EXERCISE DETAILS:
Edit the lines below by changing "clock" to "watch" wherever it occurs, leaving everything else as it is. Give the edited lines without the pictures.

━━━ RECORD EXCERPTS

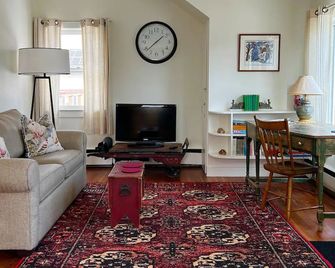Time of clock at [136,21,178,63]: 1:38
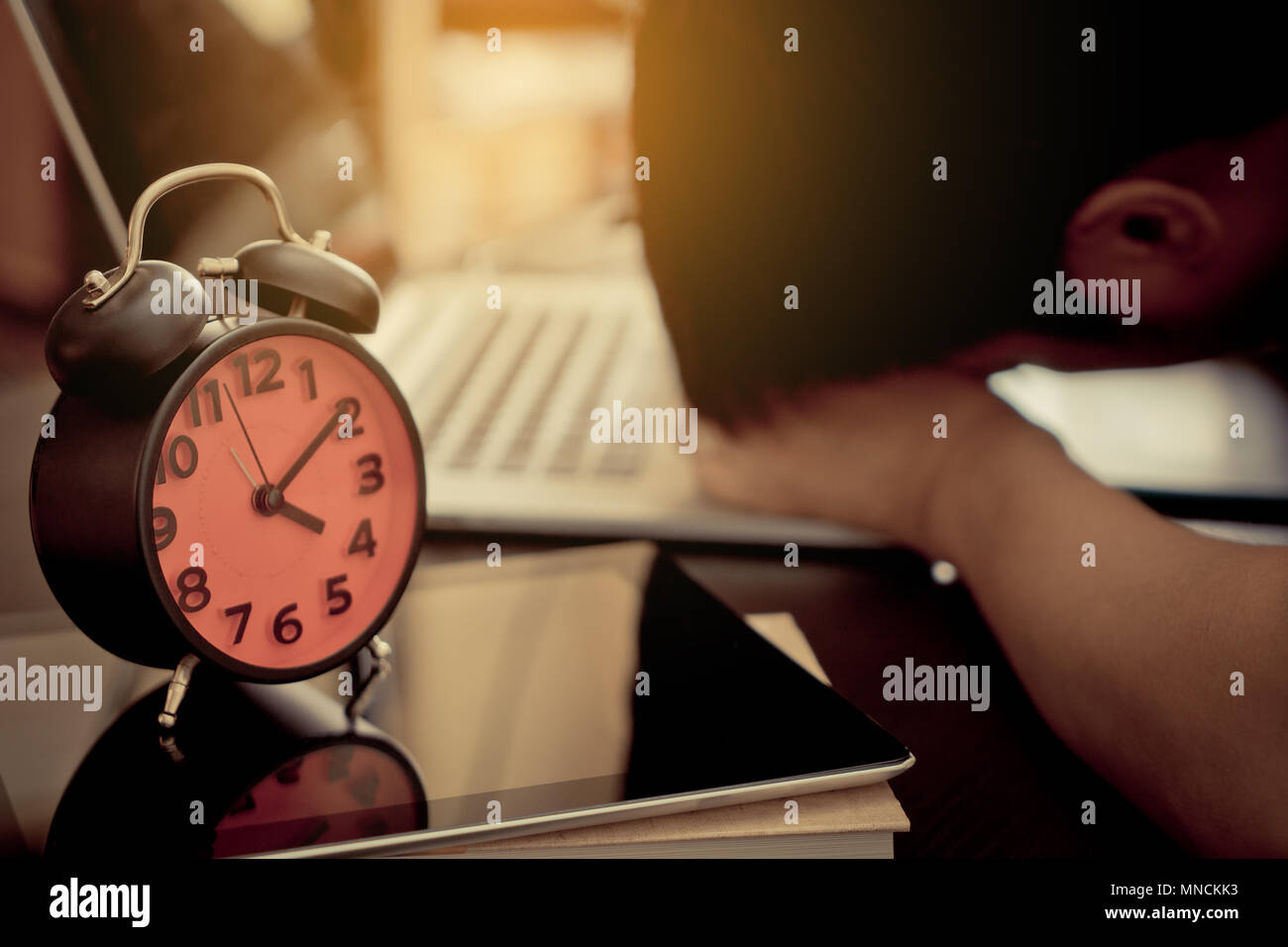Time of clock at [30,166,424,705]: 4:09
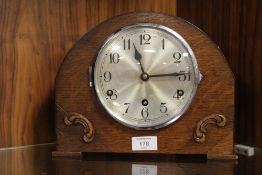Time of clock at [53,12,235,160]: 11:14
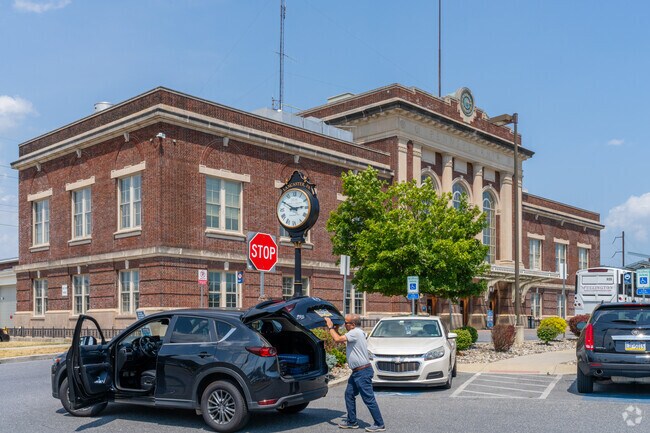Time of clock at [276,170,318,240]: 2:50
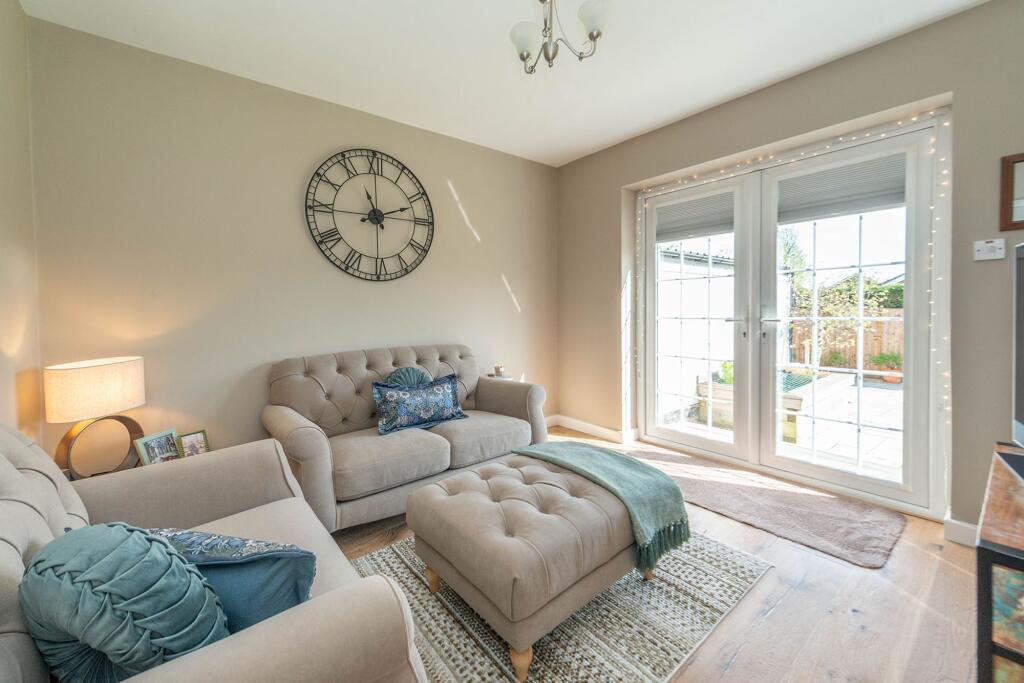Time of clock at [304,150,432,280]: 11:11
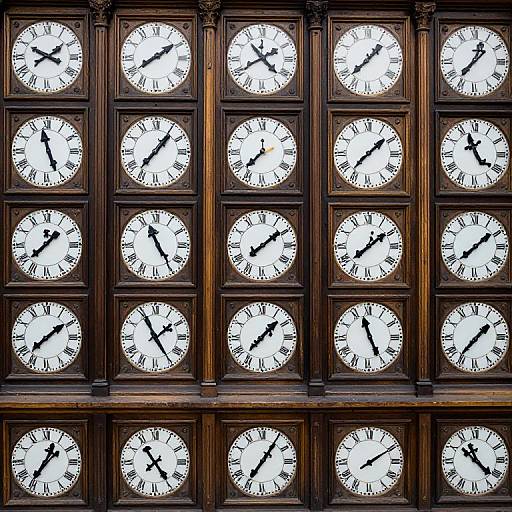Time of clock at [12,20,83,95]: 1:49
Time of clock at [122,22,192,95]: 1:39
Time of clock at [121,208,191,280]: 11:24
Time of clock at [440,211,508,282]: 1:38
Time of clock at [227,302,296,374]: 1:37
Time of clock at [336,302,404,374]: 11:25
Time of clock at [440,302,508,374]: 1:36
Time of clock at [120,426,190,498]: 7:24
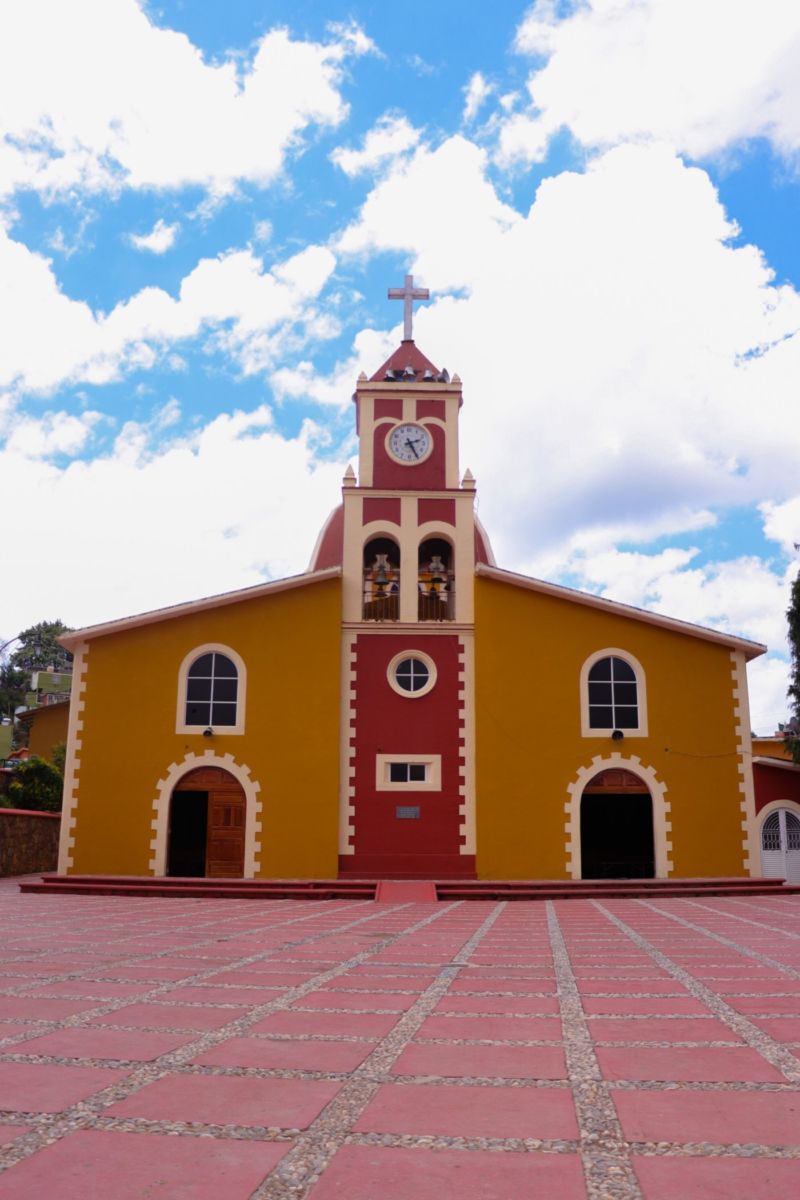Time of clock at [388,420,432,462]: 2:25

━━━━━━

THE COMPLETED TASK:
Time of watch at [136,21,178,63]: 1:38
Time of watch at [30,166,424,705]: 4:09
Time of watch at [53,12,235,160]: 11:14
Time of watch at [276,170,318,240]: 2:50
Time of watch at [304,150,432,280]: 11:11
Time of watch at [12,20,83,95]: 1:49
Time of watch at [122,22,192,95]: 1:39
Time of watch at [121,208,191,280]: 11:24
Time of watch at [440,211,508,282]: 1:38
Time of watch at [227,302,296,374]: 1:37
Time of watch at [336,302,404,374]: 11:25
Time of watch at [440,302,508,374]: 1:36
Time of watch at [120,426,190,498]: 7:24
Time of watch at [388,420,432,462]: 2:25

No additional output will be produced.